Crimimali di guerra nazisti: i tedeschi rifiutano di applicare le condanne
Marco De Paolis, capo della procura militare di Roma, dirige l’ufficio giudiziario che al momento ha competenza sulla grande maggioranza dei processi a carico dei criminali di guerra nazifascisti, ha diffuso una notizia sconcertante.
Diciassette militari tedeschi, condannati nel nostro Paese con sentenze definitive all’ergastolo, soggiornano serenamente nelle proprie abitazioni perchè i mandati di arresto europeo nei loro confronti sono stati respinti al mittente. Per due degli assassini, colpevoli delle stragi compiute nell’agosto ’44 nel comune toscano di Fivizzano, dove furono trucidate complessivamente 346 persone, in maggioranza donne e bambini, gli ordini di cattura non sono stati ancora emessi, perchè il pubblico ministero aspetta che la pena diventi irrevocabile.
Tra questi killer nazisti, ormai tutti molto anziani, vi sono i responsabili di alcuni dei peggiori eccidi compiuti nel corso della Seconda guerra mondiale. Otto di loro sono stati condannati per la strage di Sant’Anna di Stazzema, 560 massacrati, tre per Marzabotto, 770 uccisi, uno per gli eccidi di Civitella Val di Chiana, Cornia e San Pancrazio, 244 vittime, uno per Branzolino e San Tomè, 10 ammazzati, uno per la Certosa di Farneta, oltre 60 morti e uno per Falzano di Cortona, 16 trucidati.

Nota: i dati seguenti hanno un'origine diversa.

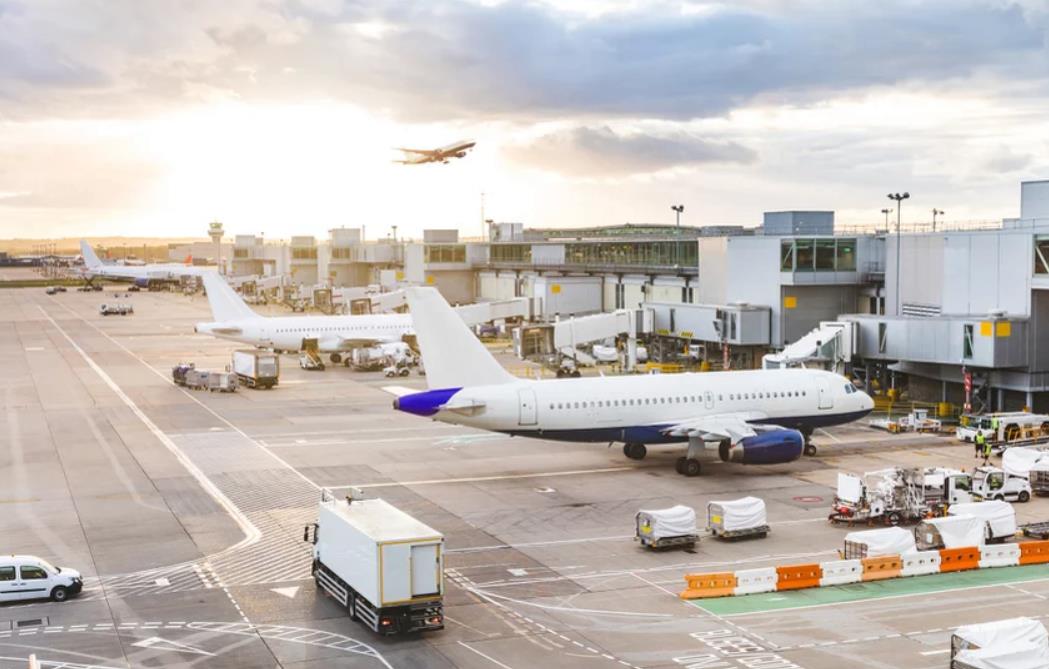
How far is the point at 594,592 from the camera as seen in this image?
33.7 m

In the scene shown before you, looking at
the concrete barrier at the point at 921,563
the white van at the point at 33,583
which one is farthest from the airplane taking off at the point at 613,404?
the white van at the point at 33,583

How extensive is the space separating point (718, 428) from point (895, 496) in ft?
32.5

Solo Josef Scheungraber, di 93 anni, è finito in prigione, ma solo perchè è stato condannato anche in Germania. Insomma, i tedeschi rifiutano la consegna dei criminali all’Italia. I giudici militari per questo motivo hanno inviato al ministero della Giustizia la richiesta di esecuzione della pena in Germania, ma non hanno ricevuto alcuna risposta.